3. Small-World Networks

3.1. Introduction

This worksheet explores the formation of networks that result in the “small world” phenomenon. A popular example of the small world phenomenon is the network formed by actors appearing in the same movie (e.g., “Six Degrees of Kevin Bacon”), but small worlds are not limited to people-only networks. Other examples range from power grids to the neural networks of worms. This model illustrates some general, theoretical conditions under which small world networks between people or things might occur.

This model is an adaptation of the Watts-Strogatz model proposed by Duncan Watts and Steve Strogatz [1], whose definition of small-worldness stipulates significant local clustering as well as small path lengths. It begins with a ring lattice network where each node is connected to \(k\) neighbours on either side. Using this as a starting point, we then modify the network by rewiring edges – removing an edge from the graph and replacing it with an edge between two nodes sampled at random. Over time, we analyse the effect this rewiring has the on various connections between nodes and on the properties of the network. Watts and Strogatz realised that by ‘rewiring’ a small number of edges in a lattice graph, the average path length decreases sharply, but clustering coefficients remain high. This property of short path distances and high clustering characterises a ‘small world’ graph.

L(12, 2)

Note

This worksheets sets out a structured way to reproduce the results similar to Watts and Strogatz (1998). You are encouraged experiment and deviate from this worksheet in any way you see fit.

3.2. Questions

We will use Python and NetworkX to perform the simulation. To start, we need the definition of a ring lattice.

Definition: Ring Lattice

A ring lattice \(L_{N,k}\) is a graph consisting of \(N\) nodes arranged in a ring such that each node is connected to each of its \(k\) closest neighbours on either side.

Below is \(L(12, 2)\):

L(12, 2)

We will also need to import the required libraries.

import numpy as np
import matplotlib.pyplot as plt
import networkx as nx

3.2.1. Question 1

Answer this by hand.

Calculate the global clustering coefficient and approximate shortest path length of \(L(N, k)\).

3.2.2. Question 2

Write a function get_lattice(N, k) which returns an undirected ring lattice \(L_{N,k}\) with \(N\) nodes each connected to its \(k\) closest neighbours.

G = get_lattice(8, 2)
plt.figure(figsize=(3,3), dpi=25)
nx.draw(G, with_labels=True)
_images/nc_problems_6_0.png

3.2.3. Question 3

Write a function rewire_edge(G, i, j) which randomly rewires the start and end nodes of the edge connected nodes i and j of graph G. The function should remove the edge connecting nodes i and j then add a new edge connecting a distinct pair of random nodes.

G = get_lattice(20, 2)
plt.figure(figsize=(3,3), dpi=25)
nx.draw(G, with_labels=True)

rewire_edge(G, 0, 1)
plt.figure(figsize=(3,3), dpi=25)
nx.draw(G, with_labels=True)
_images/nc_problems_9_0.png _images/nc_problems_9_1.png

3.2.4. Question 4

Write a function rewire_graph(G, p) which loops over all edges of graph G, rewiring each one with probability p.

3.2.5. Question 5

Choosing suitable values for N and k, write a script that generates a ring lattice graph, rewires the graph with given rewiring probability p, then calculates the average path length and global clustering coefficient. Amend your code so that p varies from 0 to 1, and create arrays to store the average path length and global clustering coefficient for each value of p.

3.2.6. Question 6

Create a figure which shows how average path length and global clustering co-efficient vary with rewiring probability. Experiment with different values of N and k. For what values of p does the resulting graph have small-world properties? Can you reproduce Figure 2 in [1]?
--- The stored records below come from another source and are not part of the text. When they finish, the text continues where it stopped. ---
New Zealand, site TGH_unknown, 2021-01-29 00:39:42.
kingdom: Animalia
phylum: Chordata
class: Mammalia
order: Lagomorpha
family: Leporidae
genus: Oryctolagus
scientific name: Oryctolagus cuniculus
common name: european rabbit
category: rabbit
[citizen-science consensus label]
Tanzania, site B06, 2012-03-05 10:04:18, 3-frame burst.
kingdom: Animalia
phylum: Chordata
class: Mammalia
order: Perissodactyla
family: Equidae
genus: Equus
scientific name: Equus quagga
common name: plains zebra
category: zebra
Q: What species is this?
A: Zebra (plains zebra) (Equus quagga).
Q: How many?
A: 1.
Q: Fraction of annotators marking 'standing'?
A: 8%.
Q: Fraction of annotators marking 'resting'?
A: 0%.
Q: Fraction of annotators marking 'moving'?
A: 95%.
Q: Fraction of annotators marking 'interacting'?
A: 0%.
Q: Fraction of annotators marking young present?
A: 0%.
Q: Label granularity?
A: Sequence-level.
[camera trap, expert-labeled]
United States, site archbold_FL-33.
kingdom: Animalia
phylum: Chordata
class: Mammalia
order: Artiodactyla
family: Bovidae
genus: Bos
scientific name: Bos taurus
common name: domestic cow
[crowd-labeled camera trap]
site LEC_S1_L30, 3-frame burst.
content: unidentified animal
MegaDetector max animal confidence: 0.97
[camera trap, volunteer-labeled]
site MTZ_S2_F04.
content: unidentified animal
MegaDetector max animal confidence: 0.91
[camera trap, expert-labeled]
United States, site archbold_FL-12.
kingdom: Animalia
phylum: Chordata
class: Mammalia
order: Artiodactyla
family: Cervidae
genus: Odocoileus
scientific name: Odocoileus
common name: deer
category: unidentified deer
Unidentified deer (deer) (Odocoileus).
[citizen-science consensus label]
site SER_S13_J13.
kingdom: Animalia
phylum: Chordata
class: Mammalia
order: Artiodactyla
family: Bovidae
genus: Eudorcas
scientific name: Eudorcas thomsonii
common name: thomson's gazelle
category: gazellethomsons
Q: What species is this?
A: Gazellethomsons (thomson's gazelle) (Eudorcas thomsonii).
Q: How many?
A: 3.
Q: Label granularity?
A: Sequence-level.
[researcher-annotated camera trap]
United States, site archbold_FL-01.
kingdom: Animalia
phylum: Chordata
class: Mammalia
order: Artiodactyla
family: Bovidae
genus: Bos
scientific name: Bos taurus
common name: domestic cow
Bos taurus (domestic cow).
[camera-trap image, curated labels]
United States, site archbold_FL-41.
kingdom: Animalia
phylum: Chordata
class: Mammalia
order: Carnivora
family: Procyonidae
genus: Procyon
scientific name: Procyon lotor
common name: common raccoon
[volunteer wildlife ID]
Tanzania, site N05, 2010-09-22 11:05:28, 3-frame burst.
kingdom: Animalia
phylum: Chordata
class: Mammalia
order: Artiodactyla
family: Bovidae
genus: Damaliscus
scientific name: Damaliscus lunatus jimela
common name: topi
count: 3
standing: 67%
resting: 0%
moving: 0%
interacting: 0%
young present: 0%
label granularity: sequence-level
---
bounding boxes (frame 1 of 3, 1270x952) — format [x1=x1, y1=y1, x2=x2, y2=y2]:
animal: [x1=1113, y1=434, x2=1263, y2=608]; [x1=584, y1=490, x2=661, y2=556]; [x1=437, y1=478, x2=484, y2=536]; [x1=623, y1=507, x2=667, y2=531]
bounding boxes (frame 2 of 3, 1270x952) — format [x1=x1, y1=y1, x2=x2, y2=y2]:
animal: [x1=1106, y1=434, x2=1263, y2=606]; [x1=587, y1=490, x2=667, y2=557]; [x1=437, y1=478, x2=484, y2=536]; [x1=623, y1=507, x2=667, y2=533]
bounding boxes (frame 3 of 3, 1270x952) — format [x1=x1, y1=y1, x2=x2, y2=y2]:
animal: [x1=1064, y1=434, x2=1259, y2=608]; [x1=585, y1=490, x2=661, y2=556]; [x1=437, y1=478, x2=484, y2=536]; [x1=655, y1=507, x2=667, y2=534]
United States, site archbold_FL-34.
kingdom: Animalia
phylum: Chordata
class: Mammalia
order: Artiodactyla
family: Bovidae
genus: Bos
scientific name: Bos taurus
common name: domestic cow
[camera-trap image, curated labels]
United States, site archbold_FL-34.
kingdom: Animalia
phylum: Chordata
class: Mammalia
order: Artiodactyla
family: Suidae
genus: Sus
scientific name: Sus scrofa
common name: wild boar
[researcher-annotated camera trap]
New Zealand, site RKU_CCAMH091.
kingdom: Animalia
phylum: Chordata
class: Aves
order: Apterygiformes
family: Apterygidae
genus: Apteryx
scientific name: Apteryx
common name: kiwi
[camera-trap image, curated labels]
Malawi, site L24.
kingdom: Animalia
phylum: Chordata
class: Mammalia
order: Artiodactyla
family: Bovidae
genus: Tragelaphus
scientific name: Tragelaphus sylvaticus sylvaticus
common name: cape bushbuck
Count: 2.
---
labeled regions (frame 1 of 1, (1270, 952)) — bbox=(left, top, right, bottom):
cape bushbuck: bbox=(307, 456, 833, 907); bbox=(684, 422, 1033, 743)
3.2.7. Question 7 [Open-ended]

How did Watts and Strogatz determine the small-worldness of the graph of the C-Elegans nervous system?

Import the graph of the C Elegans nervous system into Python and see if you can reproduce the values in Table 1 of [1].

Download C Elegans Nervous System Data

3.3. References

1(1,2,3)

Duncan J Watts and Steven H Strogatz. Collective dynamics of ‘small-world’ networks. nature, 393(6684):440–442, 1998.